• **Text block**:
● ● ● ●

Age of Terror: Art Since 9/11, Imperial War Museum review - affecting but incoherent

The Imperial War Museum’s Age of Terror: Art since 9/11 brings together art made in response to the immediate events and long-term consequences of the events of 11 September. In the main the exhibition is more historical survey of conflict-related artistic output than engaged examination of how artists have responded to the resulting conflicts, and what coherence it achieves derives from the paint-by-colours effect of dividing it into four roughly chronological topics: 9/11, State Control, Weapons, and Home. These divisions also make it pretty uncomfortable viewing.

Since the purpose of the artworks in each of the sections is to flesh out the allotted topic, the significance of each piece is fixed: meaning is hollowed out, questions are closed down. Propaganda works this way. But the exhibition is more haphazard than proselytising, though it offers unsettling glimpses of the easy transgression between art which carries its own meanings, and art which becomes the instrument of external meanings.

The fear of inept or malign use is a live and very real concern for contemporary artists working out of today’s conflicts, yet how an exhibition which begins with the events of 9/11 concludes with Syria’s intractable civil war (Hrair Sarkissian’s dual screen film Homesick, 2014) is never made clear, and the inclusion of works by Taryn Simon and Ai Weiwei which speak of American gun culture and Chinese state surveillance are at best missteps and, at worst, wilful elisions.

Curatorial unease aside, many of the pieces on show are eloquent. Walid Siti’s sculpture Floodland, 2017 (pictured above right), reminds us how decades of conflict erode beauty, stability, and identity, and how lives become as blasted as walls, ceilings, floors. Bomb Iraq, 2005, by Cory Arcangel references the intersection of video games and airstrikes in the context of the Gulf War and sheds light on current drone deployment policy. Iván Navarro’s The Twin Towers, 2011, carefully commemorates the lives lost in the World Trade Center towers while touching on events that continue to lead us down a dark and unfathomable future.

● ● ● ●

(Stored data)
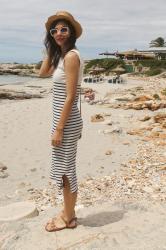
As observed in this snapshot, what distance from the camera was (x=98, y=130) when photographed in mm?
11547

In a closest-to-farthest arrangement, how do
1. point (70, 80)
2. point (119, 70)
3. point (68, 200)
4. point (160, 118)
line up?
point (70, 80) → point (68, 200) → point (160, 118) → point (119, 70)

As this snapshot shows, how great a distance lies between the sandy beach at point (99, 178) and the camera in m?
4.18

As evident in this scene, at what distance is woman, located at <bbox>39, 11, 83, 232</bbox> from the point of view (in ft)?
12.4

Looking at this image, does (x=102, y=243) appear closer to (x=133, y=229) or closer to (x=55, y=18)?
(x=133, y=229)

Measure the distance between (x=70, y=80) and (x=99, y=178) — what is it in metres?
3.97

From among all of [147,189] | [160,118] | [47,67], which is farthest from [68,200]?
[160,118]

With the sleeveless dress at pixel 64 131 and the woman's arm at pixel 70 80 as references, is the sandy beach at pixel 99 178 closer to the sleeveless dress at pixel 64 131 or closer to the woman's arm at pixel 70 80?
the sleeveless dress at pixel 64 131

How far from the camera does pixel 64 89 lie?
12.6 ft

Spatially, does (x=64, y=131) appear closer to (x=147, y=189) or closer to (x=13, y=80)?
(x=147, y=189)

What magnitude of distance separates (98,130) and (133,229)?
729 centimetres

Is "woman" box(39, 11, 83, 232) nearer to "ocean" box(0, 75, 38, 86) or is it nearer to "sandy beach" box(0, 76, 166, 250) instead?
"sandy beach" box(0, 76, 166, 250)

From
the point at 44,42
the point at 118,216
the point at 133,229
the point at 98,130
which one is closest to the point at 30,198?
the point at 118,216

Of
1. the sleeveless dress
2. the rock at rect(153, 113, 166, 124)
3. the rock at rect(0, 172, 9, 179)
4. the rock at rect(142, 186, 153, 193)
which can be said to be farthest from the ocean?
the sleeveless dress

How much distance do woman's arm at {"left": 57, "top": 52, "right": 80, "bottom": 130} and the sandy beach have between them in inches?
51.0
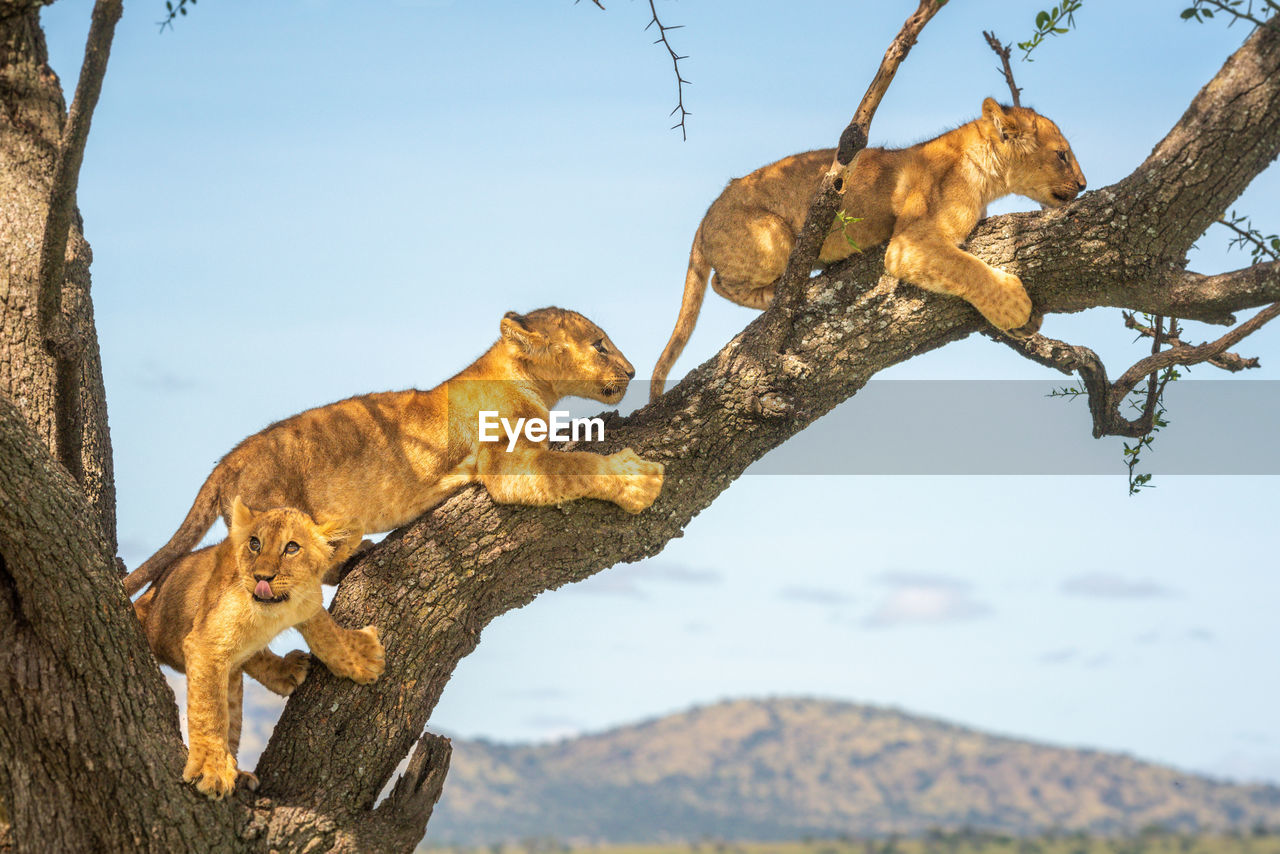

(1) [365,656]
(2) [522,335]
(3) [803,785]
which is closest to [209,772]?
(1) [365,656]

● ● ● ●

• **Task item A**:
According to the exhibition review, why is the significance of each piece in the show fixed? Answer in one to three sentences.
• **Task item B**:
Please carry the exhibition review forward from its final sentence.
These entries have no connection to the exhibition review.

• **Expected answer A**:
The significance of each piece is fixed because the artworks in each section are there to flesh out that section's allotted topic. As a result, meaning is hollowed out and questions are closed down.

• **Expected answer B**:
Equally powerful are the first few rooms which deal with artists’ responses to 11 September itself. A print of a painting by Gerhard Richter (September, 2009) which he considered destroying hangs opposite a vase by Grayson Perry (pictured left: Dolls at Dungeness, September 11th, 2001, 2001) — a piece as tasteless as it is honest about a day as terrible as it was surreal. Both artists ask what — if any — power art has in the context of the unspeakable. But what really stands out is New York artist Tony Oursler’s documentary (9/11, 2001). Lingering shots return to empty sky where the towers once stood, and snatched video of the saddened city reeling — multicultural, multiethnic, multilingual, pluri-religious — track how the trauma that provoked donations of money, blood, time and food began to curdle into vituperation, hate.

Likewise, Nathan Coley’s luminous A Place Beyond Belief, 2012, deals with the loss of what seemed a more innocent world. It references a young woman’s account of how a Sikh man on the subway, affected by the palpable sense of hatred emanating from other commuters, left the subway sobbing. Deeply shaken, she concluded the city needed to "get to a place beyond belief" before it could heal.

The power of this exhibition resides not in grand statements about the impact of that day and the calamitous consequences with which we still live, but in the tiny vignettes which remind us how personal and permanent are the changes wrought by violence, conflict, and war — all the world over.